The deterioration of the value of the pound and the accompanying significant rise in prices and weakness in purchasing power requires a large increase in salaries equal to the size of needs.

​​The US dollar is trading at 14,400 SYP according to the S-P Today website, which covers the trading rate of the Syrian pound to the dollar. At the start of the conflict in 2011, the dollar was trading at 47 pounds.

Unjustified measures that do not cover deficit

Omran’s research fellow, al-Abdullah, believes that the decision to invest confiscated funds aims for the regime to benefit from anything available to it so that it looks at the possibility of using these funds or confiscations to benefit from them and invest them in a specific field in a way that generates a return that covers part of the budget deficit.

Al-Abdullah estimated the revenues currently entering the treasury as “almost non-existent” in light of this deteriorating economic reality, describing the procedures related to imposing fees as “a last ditch effort.”

For his part, expert Nasr considered that the fees imposed on passports came after people were forced to immigrate, and at the same time, they were being blackmailed by saying that in exchange for this migration, they must pay a fee “in the form of a royalty” at ridiculous prices.

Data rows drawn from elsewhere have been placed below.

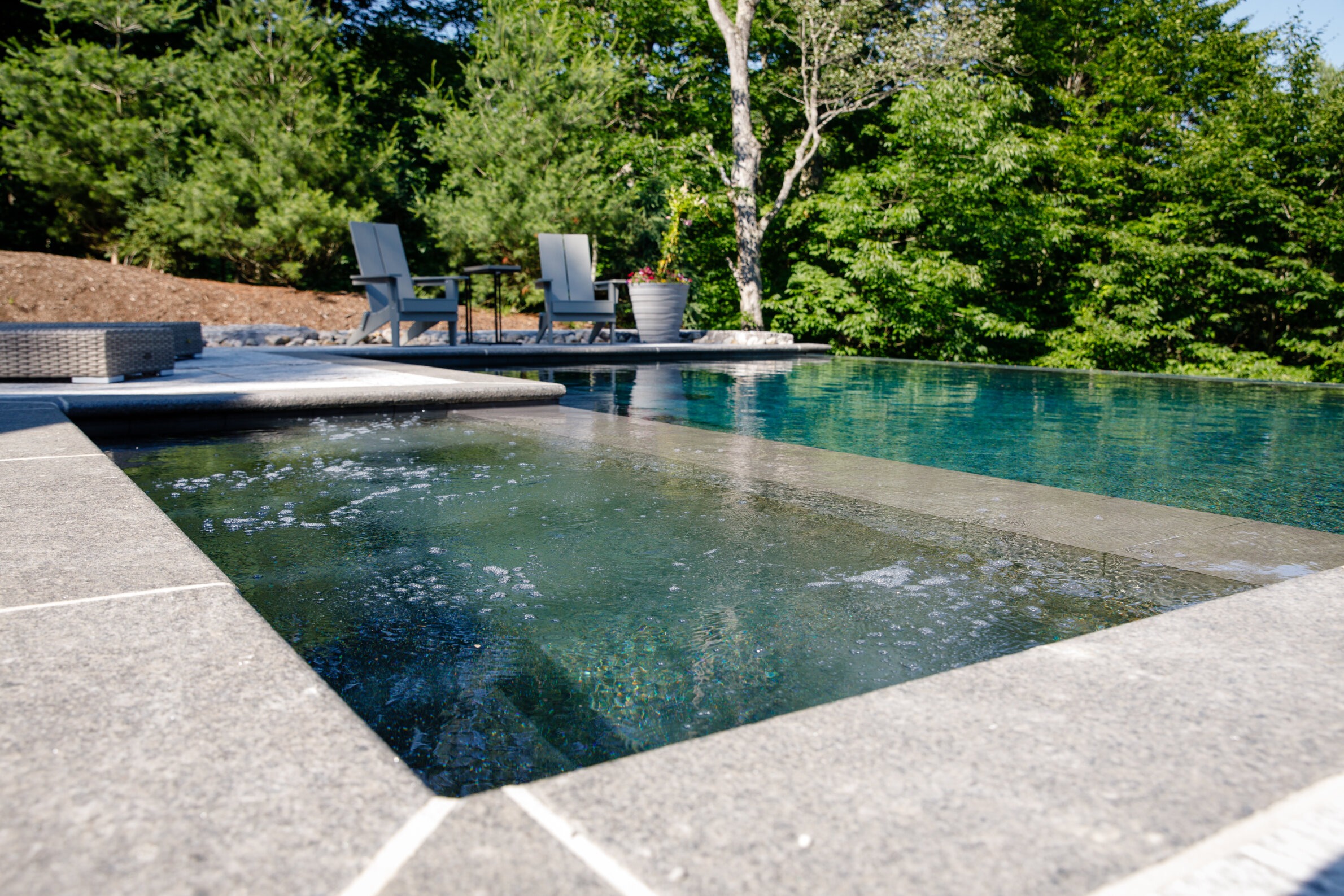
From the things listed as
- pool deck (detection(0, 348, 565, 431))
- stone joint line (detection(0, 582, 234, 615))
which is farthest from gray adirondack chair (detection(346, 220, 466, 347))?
stone joint line (detection(0, 582, 234, 615))

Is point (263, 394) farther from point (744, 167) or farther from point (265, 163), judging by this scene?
point (744, 167)

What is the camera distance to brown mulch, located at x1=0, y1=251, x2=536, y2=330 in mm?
9430

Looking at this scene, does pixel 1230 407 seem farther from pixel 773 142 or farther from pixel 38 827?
pixel 773 142

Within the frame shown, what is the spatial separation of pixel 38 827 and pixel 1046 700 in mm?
950

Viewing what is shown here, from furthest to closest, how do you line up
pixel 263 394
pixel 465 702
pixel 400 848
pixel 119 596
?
pixel 263 394
pixel 465 702
pixel 119 596
pixel 400 848

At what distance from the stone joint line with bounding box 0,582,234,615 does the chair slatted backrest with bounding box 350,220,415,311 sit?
674 centimetres

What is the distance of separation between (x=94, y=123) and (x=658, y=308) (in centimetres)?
708

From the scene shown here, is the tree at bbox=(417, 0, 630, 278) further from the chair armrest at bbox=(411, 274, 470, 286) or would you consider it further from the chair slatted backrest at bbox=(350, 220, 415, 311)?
the chair armrest at bbox=(411, 274, 470, 286)

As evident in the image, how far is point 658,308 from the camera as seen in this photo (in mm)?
10211

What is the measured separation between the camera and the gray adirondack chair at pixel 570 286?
8922 millimetres

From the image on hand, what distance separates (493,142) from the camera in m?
11.7

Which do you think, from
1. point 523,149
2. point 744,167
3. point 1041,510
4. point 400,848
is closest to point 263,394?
point 1041,510

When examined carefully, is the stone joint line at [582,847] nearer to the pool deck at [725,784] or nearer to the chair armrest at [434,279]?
the pool deck at [725,784]

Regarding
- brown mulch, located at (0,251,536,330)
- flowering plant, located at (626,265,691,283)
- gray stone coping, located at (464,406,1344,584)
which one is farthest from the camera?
flowering plant, located at (626,265,691,283)
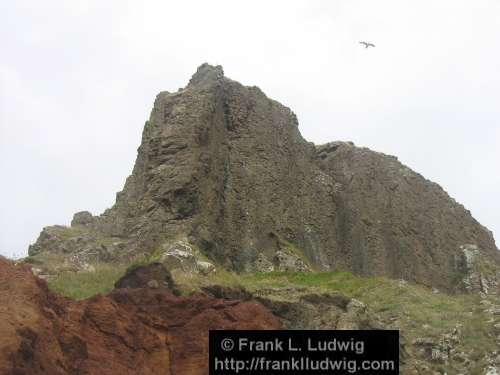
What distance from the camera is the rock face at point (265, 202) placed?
27.6 meters

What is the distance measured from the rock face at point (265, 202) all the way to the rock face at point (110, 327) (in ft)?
26.1

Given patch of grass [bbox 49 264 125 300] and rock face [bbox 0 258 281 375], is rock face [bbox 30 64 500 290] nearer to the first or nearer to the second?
patch of grass [bbox 49 264 125 300]

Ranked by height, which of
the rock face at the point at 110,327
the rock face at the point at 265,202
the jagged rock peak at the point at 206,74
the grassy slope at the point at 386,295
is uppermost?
the jagged rock peak at the point at 206,74

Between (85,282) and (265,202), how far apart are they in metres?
12.6

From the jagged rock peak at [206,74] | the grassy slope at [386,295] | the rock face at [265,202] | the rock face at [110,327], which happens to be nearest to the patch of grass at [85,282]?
the grassy slope at [386,295]

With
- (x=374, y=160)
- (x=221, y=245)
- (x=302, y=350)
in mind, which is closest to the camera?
(x=302, y=350)

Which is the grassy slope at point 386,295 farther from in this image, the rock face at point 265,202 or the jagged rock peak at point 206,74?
the jagged rock peak at point 206,74

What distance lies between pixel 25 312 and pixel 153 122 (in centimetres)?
1904

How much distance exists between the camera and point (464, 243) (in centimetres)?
3784

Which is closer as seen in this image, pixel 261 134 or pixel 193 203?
pixel 193 203

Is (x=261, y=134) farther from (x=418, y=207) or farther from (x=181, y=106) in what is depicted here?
(x=418, y=207)

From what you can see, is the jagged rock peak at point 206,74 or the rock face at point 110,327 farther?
the jagged rock peak at point 206,74

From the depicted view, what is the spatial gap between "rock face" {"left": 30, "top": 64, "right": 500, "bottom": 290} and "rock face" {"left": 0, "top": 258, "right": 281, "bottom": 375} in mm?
7954

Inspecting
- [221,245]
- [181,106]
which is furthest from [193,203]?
[181,106]
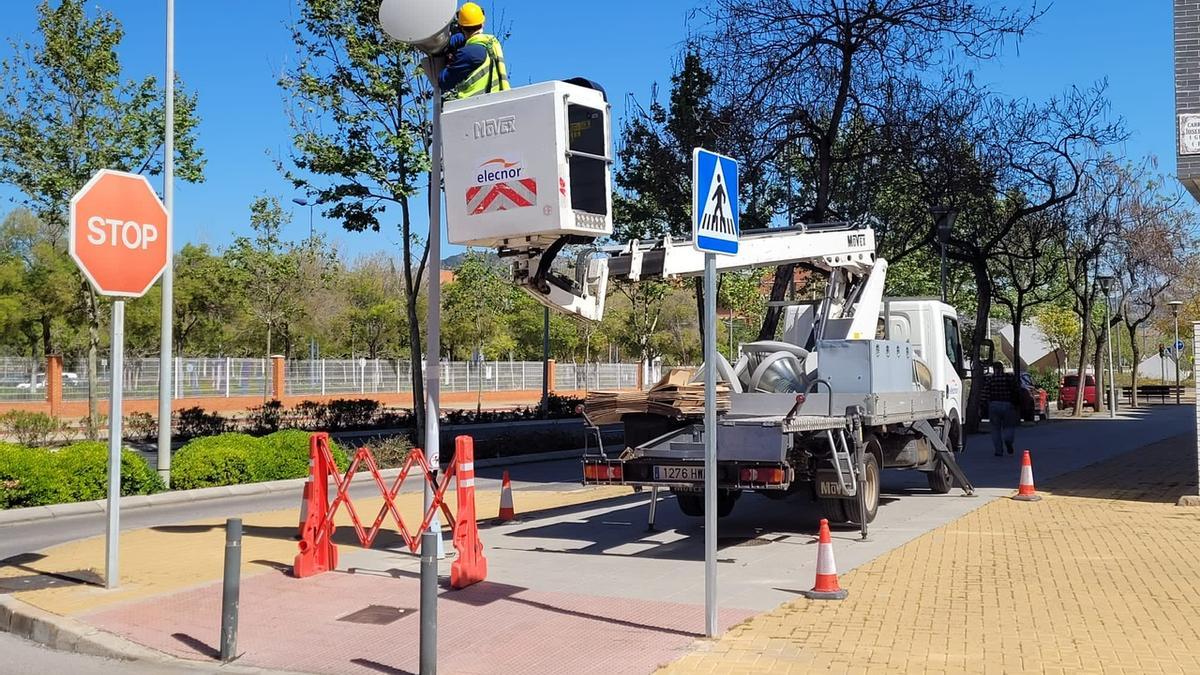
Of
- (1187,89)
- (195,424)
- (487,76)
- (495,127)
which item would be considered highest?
(1187,89)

The Syrian passport is the second worst passport after Afghanistan, according to the Passport Index website, which specializes in comparing passports based on the number of countries to which its holders are allowed to travel without a visa. However, the Syrian passport is one of the most expensive passports in the world.

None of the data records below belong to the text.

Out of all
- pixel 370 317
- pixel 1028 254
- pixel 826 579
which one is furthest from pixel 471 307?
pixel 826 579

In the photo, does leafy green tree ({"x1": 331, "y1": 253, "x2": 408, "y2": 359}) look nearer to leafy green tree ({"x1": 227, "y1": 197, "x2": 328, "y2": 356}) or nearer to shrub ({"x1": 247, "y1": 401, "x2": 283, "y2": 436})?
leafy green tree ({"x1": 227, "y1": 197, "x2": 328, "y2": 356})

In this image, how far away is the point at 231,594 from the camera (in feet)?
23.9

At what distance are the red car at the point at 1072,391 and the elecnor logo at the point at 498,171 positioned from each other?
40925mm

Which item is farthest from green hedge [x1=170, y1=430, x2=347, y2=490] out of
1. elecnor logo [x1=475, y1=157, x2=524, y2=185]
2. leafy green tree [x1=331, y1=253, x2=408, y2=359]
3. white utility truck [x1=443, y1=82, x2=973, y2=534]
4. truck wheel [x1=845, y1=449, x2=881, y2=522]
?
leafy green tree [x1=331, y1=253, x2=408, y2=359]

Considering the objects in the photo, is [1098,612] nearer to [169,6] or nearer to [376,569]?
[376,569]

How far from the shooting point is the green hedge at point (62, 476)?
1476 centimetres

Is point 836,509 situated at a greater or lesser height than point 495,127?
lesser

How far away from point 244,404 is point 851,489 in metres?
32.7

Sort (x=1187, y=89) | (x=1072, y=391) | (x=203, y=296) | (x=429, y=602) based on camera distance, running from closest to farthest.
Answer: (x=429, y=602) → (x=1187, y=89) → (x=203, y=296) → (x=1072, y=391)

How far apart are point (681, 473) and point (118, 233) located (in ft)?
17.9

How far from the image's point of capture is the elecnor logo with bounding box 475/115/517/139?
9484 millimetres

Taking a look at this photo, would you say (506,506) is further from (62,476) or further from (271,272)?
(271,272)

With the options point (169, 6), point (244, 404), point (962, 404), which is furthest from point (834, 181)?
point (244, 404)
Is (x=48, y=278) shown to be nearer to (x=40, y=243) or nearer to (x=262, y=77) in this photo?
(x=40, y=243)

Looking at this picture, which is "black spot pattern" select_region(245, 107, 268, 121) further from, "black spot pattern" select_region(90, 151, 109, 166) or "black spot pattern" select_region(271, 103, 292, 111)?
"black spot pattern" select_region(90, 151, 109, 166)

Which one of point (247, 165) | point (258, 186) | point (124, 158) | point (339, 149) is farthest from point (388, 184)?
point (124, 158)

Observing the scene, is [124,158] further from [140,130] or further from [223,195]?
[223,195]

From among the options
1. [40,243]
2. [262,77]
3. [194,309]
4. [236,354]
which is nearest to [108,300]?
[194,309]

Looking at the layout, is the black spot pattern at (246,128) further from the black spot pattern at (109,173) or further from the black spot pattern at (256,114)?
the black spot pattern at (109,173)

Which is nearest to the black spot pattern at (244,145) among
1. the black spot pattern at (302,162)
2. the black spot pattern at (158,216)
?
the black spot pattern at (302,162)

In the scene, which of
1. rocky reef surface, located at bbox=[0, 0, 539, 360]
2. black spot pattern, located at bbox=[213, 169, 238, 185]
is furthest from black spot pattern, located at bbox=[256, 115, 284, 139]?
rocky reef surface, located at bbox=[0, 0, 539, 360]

Nasr described imposing a reserve service allowance as “blackmail” for those who do not want to participate in fighting with the regime forces by taking “very high” fees from them in hard currency to finance the huge deficit in the general budget.

The economic researcher believes that all these fees do not constitute sufficient revenues to cover the ongoing deficit.

Similarly, al-Abdullah believes that the fees will not significantly enrich or achieve the goal that the regime aspires to in trying to cover the deficit or increase foreign exchange, but they are limited amounts that he can still rely on in light of his loss of hope until the present time, in the absence of any political solution or international support that aims towards its continuation or survival.

Nasr believes that the biggest problem with the continuation of the policy of imposing fees is that it gives indications to the future that this authority continues with the same mentality that stifles the productive sector within the country and reduces demand in front of supply because it imposes fees on the population to get rid of military service or to immigrate, which will force the people to sell their remaining property or savings to achieve this goal.

According to a study entitled “Increasing salaries: The regime’s policy driving the militarization of society,” published in November 2022, the regime’s government has for decades used the method of indirect taxes to finance increased salaries and wages, and they are imposed on petroleum products, cement, and fertilizers, in addition to mineral oils and other products. These taxes are called “price differences” because the public institutions that market these materials transfer the amounts directly to the Ministry of Finance.

Raising energy prices contributed to financing the increase in salaries and wages and thus increased the costs of Syrian products and service prices. This increase led to a reduction in the ability of Syrian industry to compete in the national and international markets.